4. No income tax is due on the interest earned in some types of investment. Suppose you deposit $25,000 into an account. Which of the following plans is better? Explain!
a. Tax-Free: The account pays 5%, compounded annually. There is no income tax due on the earned interest.
b. Tax-Deferred: The account pays 7%, compounded annually. At maturity, the earned interest is taxable at a rate of 40%.

Thank you

 

[soroban]

Hello, mexx!

Here's #4 . . .
\(\displaystyle \;\;\)But there is no algebraic way to solve the final equation.

4. No income tax is due on the interest earned in some types of investment.
Suppose you deposit $25,000 into an account.
Which of the following plans is better? Explain!

A. Tax-Free: The account pays 5%, compounded annually.
\(\displaystyle \;\;\;\)There is no income tax due on the earned interest.

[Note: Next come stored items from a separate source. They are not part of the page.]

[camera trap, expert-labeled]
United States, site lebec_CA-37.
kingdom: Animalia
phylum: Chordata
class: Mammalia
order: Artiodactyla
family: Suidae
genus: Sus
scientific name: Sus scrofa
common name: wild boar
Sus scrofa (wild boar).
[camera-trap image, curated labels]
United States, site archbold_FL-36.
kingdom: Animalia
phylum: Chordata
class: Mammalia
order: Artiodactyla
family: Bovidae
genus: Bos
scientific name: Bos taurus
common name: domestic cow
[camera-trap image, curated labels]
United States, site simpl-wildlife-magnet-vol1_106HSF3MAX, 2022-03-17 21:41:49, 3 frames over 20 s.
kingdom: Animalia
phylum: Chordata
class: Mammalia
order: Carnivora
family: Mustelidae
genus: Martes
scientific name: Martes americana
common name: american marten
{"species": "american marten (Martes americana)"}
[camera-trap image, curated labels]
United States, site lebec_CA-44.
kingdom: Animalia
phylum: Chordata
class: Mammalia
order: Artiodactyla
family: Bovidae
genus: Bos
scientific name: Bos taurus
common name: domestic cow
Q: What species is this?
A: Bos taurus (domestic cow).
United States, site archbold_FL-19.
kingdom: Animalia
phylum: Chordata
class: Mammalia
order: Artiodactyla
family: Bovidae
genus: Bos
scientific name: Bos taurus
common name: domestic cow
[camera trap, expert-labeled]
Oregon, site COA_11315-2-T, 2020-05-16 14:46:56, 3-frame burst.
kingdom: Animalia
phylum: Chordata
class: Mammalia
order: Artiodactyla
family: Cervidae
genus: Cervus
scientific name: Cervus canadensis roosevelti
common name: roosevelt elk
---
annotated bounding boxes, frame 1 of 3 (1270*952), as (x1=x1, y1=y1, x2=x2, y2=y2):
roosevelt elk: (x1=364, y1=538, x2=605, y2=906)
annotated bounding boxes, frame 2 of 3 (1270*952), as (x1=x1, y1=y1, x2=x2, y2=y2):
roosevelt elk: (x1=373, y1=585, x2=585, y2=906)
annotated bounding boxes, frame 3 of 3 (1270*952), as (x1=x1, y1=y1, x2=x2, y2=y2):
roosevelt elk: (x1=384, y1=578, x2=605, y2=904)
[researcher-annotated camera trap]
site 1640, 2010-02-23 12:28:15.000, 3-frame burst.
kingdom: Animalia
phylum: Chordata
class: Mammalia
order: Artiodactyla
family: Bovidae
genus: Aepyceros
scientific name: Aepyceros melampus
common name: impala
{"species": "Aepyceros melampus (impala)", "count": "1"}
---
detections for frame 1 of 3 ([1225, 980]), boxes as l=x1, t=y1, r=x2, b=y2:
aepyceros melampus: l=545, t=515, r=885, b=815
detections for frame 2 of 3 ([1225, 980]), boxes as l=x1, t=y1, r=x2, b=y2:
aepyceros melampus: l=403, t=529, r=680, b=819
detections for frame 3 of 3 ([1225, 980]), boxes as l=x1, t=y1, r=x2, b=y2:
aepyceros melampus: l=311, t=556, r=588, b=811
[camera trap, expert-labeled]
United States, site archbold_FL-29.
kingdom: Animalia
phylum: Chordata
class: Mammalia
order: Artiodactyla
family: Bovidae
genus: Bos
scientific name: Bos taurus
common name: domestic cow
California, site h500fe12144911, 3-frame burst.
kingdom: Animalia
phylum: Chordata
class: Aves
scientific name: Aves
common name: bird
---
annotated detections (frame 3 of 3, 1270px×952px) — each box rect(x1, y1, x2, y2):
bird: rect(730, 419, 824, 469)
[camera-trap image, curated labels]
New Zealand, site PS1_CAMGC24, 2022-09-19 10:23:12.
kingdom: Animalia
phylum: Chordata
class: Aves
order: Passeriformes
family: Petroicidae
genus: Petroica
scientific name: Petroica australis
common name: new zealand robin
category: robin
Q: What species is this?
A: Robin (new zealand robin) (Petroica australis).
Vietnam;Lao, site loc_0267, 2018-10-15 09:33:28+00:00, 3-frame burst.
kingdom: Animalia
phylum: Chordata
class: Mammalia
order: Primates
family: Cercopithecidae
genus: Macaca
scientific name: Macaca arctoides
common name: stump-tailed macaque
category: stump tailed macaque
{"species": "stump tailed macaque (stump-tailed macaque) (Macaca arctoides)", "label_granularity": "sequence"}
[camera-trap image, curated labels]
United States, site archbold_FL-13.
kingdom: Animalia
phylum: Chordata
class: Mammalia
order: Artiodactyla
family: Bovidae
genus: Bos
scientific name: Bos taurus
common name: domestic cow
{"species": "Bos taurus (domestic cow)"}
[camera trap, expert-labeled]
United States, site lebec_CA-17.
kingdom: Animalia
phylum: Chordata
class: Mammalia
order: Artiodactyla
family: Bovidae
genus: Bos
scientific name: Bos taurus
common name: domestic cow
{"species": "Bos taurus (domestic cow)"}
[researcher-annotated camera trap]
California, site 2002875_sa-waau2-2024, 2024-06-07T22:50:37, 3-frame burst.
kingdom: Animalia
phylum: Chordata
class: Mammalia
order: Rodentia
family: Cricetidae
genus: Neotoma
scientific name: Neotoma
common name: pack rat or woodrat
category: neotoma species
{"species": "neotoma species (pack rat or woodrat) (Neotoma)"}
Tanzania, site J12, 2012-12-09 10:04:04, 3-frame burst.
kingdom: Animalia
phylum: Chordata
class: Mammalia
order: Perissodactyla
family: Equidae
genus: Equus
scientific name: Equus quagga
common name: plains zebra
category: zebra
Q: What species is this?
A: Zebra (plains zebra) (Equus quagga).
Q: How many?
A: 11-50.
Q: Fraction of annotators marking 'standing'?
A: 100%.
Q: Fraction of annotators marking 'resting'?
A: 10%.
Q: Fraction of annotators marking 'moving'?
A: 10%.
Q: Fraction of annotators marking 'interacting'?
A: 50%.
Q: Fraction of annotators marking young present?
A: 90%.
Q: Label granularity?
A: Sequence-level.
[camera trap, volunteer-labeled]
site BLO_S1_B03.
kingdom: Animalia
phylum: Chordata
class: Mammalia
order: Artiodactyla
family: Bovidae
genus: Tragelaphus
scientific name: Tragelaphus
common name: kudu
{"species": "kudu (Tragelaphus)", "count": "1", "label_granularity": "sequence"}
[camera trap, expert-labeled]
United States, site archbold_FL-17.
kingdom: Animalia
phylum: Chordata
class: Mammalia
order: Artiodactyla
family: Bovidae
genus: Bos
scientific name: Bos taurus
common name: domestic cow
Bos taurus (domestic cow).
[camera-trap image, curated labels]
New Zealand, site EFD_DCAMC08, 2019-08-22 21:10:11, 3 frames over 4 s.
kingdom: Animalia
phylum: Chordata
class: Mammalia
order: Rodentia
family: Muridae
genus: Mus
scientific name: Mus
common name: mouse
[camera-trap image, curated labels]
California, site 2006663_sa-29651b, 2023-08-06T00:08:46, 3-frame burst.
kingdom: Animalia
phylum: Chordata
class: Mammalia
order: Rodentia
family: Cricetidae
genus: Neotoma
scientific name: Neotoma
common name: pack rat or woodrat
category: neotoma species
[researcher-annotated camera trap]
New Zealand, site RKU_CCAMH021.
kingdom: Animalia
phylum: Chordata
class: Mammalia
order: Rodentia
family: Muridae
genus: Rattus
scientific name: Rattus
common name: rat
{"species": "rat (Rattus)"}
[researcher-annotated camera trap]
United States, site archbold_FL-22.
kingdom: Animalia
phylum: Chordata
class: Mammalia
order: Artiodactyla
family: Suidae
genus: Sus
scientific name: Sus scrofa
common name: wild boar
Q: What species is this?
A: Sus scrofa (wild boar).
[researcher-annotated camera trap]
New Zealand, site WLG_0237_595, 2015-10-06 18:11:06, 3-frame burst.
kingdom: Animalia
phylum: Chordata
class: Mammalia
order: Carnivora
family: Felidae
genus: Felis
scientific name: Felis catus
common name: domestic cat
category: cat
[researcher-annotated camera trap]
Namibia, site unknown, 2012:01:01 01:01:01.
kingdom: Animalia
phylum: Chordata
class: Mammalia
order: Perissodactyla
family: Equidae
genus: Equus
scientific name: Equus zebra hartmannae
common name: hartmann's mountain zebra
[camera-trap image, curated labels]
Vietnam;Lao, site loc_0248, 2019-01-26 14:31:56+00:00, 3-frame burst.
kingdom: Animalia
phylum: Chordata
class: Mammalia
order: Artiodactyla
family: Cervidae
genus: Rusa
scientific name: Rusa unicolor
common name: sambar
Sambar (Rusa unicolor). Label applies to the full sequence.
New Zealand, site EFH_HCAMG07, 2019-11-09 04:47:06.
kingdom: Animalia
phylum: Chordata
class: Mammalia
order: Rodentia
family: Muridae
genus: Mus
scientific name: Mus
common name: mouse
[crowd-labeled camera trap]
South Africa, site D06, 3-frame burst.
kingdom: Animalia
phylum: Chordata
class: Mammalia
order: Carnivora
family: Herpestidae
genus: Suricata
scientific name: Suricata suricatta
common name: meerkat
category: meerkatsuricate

B. Tax-Deferred: The account pays 7%, compounded annually.
\(\displaystyle \;\;\;\)At maturity, the earned interest is taxable at a rate of 40%.

Of course, it depends on how long you make the investment.

Plan A
$25,000 invested at 5% compounded annually for \(\displaystyle n\) years will become: \(\displaystyle \,25,000(1.05)^n\) dollars.
\(\displaystyle \;\;\)The interest is: \(\displaystyle \,25,000(1.05)^n\,-\,25,000\;\;\Rightarrow\;\;I_a\:=\:25,000(1.05^n\,-\,1)\) dollars.

Plan B
$25,000 invested at 7% compounded annually for \(\displaystyle n\) years will become:\(\displaystyle \,25,000(1.07)^n\) dollars.
\(\displaystyle \;\;\)The interest is: \(\displaystyle 25,000(1.70)^n\,-\,25000\;=\;25,000(1.07^n\,-\,1)\) dollars.
But you will be taxed 40% of that interest; you will keep only 60% of it.
\(\displaystyle \;\;\)Your interest is: \(\displaystyle \,0.60\,\times\,25,000(1.07^n\,-\,1)\;\;\Rightarrow\;\;I_b\:=\:15,000(1.07^n\,-\,1)\)


When is Plan A better than Plan B?
\(\displaystyle \;\;\)That is, when is \(\displaystyle I_a\,>\.I_b\) ?

We have: \(\displaystyle \,25,000(1.05^n\,-\,1)\;>\;15,000(1.07^n\,-\,1)\)

Divide by 5,000: \(\displaystyle \,5(1.05^n\,-\,1)\;>\;3(1.07^n\,-\,1)\)

. . . . . . . . . . . . . \(\displaystyle \,5(1.05)^n \,-\,5\;>\;3(1.07)^n\,-\,3\)

. . . . . . . . . \(\displaystyle 5(1.05)^n\,-\,3(1.07)^n\;>\:2\)


I found no neat way to solve for \(\displaystyle n.\)
We can use a graphing utility or use trial-and-error.

I found that the inequality holds for \(\displaystyle \,n\:\geq\:16\)

If you plan to keep the investment for at least 16 years, Plan A is better.